Sâil: "Fe emmel yetîme fe lâ takher. Ve emmes sâile fe lâ tenher."” Var ya ordaki sâil, dilenci değil oğlum dilenci değil!.

Böyle burdaki dilenciler: "Fe emmel yetîme fe lâ takher. Ve emmes sâile fe lâ tenher." âyetini ağzına almasınlar!.

O bildiğin sâil değildir: "ALLAH celle celâluhu’dan başkasına ölse yüzünü elini çevirmeyen adam" demektir sâil.

Böyle bir adam gelmiş oraya.
Demiş ki: "Üç gündür kızım, acım demiş. ALLAH rızâsı için bana bir şey verin!" demiş. Almışlar içeriye. Yok bir şey.

Bu sefer Fıdda kocasına demiş ki: "Bu adam geldi koyunu kes!" demiş.

Kadına bakın!.. Yarım saat evvel: "Kesme!" diyor, şimdi?.

Adam almış: "Yalınız çitin arkasında kes demiş. Çocuklar görüp de ağlaşmasınlar!"”
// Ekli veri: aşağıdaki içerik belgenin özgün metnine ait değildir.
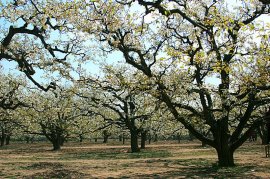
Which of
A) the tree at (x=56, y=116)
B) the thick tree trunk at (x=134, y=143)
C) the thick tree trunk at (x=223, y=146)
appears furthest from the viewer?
the tree at (x=56, y=116)

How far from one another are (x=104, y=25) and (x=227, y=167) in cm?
1224

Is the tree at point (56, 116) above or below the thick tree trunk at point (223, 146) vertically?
above

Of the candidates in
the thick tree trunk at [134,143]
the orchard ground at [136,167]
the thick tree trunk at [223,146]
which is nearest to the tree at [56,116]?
Result: the thick tree trunk at [134,143]

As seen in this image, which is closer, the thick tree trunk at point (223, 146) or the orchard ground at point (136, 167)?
the orchard ground at point (136, 167)

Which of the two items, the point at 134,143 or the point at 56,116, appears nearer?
the point at 134,143

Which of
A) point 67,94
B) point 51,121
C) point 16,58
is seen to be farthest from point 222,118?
point 51,121

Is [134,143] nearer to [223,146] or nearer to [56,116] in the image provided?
[56,116]

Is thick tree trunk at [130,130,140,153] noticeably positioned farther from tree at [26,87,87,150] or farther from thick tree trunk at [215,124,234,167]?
thick tree trunk at [215,124,234,167]

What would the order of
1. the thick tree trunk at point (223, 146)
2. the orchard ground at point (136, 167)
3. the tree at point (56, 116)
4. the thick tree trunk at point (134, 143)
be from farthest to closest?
1. the tree at point (56, 116)
2. the thick tree trunk at point (134, 143)
3. the thick tree trunk at point (223, 146)
4. the orchard ground at point (136, 167)

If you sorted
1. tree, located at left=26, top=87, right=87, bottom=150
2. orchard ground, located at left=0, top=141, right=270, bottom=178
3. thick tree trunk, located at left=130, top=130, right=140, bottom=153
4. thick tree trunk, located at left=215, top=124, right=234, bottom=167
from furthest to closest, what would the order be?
tree, located at left=26, top=87, right=87, bottom=150 → thick tree trunk, located at left=130, top=130, right=140, bottom=153 → thick tree trunk, located at left=215, top=124, right=234, bottom=167 → orchard ground, located at left=0, top=141, right=270, bottom=178

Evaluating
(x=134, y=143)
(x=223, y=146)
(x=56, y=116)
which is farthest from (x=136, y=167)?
(x=56, y=116)

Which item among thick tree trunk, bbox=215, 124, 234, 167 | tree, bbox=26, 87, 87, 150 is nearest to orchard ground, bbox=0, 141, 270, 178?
thick tree trunk, bbox=215, 124, 234, 167

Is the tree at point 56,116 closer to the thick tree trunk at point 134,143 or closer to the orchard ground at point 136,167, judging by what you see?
the thick tree trunk at point 134,143

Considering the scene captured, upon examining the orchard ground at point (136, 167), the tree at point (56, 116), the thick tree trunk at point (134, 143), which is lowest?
the orchard ground at point (136, 167)
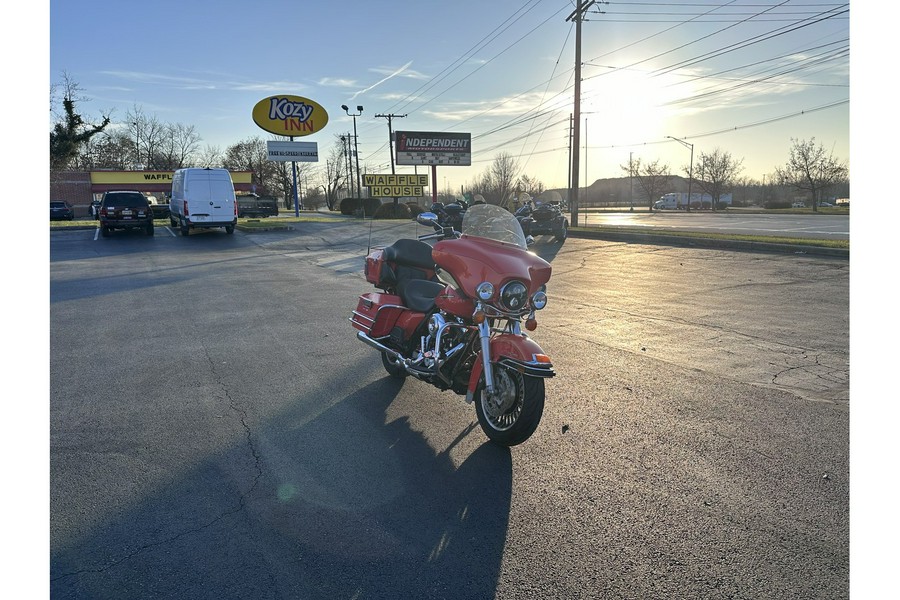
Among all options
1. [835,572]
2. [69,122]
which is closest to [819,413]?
[835,572]

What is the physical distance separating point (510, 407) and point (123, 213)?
2459 centimetres

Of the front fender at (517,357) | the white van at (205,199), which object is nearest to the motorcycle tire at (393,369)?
the front fender at (517,357)

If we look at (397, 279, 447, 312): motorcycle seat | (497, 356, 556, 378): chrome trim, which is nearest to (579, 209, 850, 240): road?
(397, 279, 447, 312): motorcycle seat

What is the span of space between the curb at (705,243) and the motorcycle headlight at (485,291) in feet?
42.7

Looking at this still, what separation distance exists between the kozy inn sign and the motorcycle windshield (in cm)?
2328

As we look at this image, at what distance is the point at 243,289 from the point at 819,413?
9.78 meters

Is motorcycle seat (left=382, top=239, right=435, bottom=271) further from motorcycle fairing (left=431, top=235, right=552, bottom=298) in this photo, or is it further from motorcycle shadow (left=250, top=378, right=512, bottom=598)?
motorcycle shadow (left=250, top=378, right=512, bottom=598)

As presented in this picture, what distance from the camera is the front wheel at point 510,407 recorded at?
3.76 meters

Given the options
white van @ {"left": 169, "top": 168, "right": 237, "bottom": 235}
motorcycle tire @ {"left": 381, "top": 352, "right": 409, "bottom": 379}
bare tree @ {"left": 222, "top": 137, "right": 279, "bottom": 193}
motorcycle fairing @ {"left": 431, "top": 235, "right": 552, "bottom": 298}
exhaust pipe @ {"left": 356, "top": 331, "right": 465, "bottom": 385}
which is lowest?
motorcycle tire @ {"left": 381, "top": 352, "right": 409, "bottom": 379}

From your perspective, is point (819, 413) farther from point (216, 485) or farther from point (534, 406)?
point (216, 485)

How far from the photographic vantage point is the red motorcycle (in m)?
3.80

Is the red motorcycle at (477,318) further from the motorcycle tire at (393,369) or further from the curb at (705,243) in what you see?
the curb at (705,243)

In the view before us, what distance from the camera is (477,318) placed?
3.95 meters

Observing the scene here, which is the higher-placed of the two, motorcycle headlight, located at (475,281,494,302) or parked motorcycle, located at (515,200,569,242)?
parked motorcycle, located at (515,200,569,242)
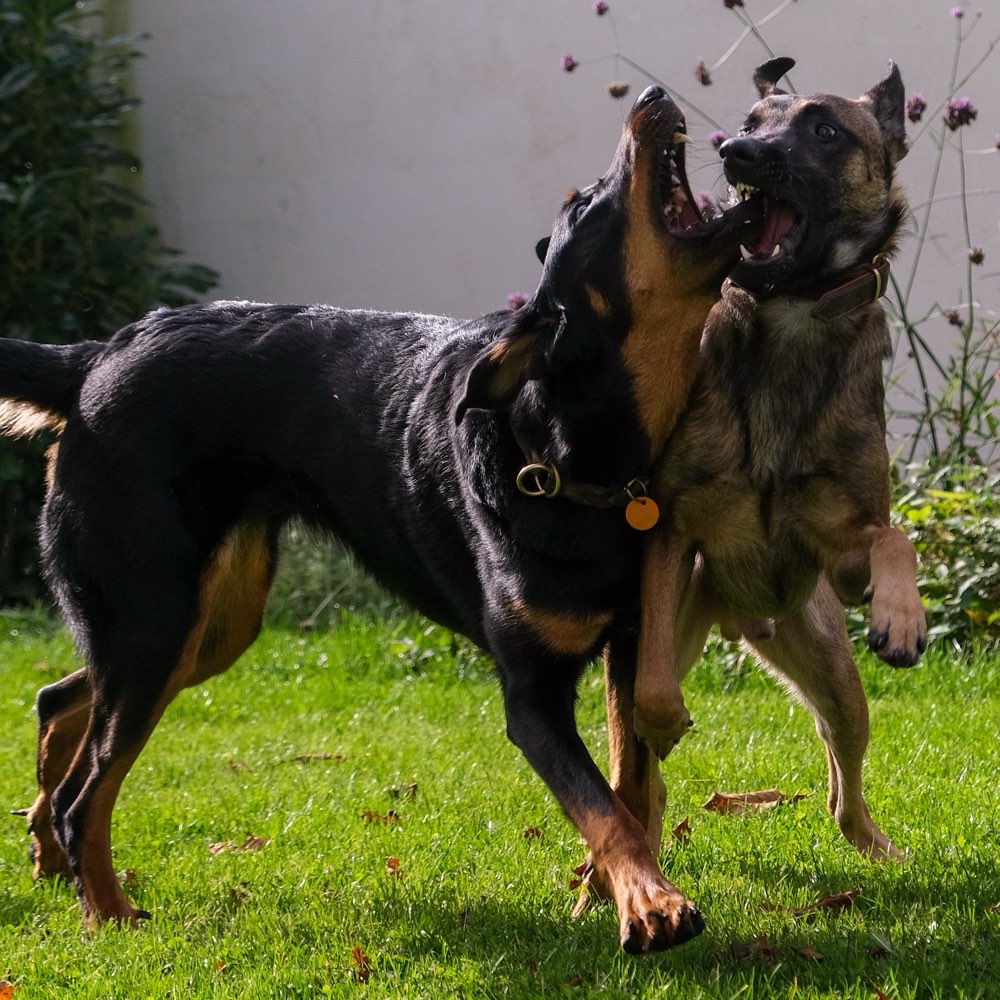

Adam bıçaknan almış şeyin arkasına giderken,
Bu taraftan çitten aynı koyun "hooop!" atladığı gibi Fıdda’nın yanına gelmiş.
Elini yalıyor. Koyun yalar...

Fıdda demiş ki: "Herhalde demiş kaçtı heriften!" demiş.

Dönmüş çitin arkasına bakmış ki herif çoktan koyunu kesmiş, yüzüyor.
Molla Câmi der ki: "Ben bu koyunu gördüm!" der.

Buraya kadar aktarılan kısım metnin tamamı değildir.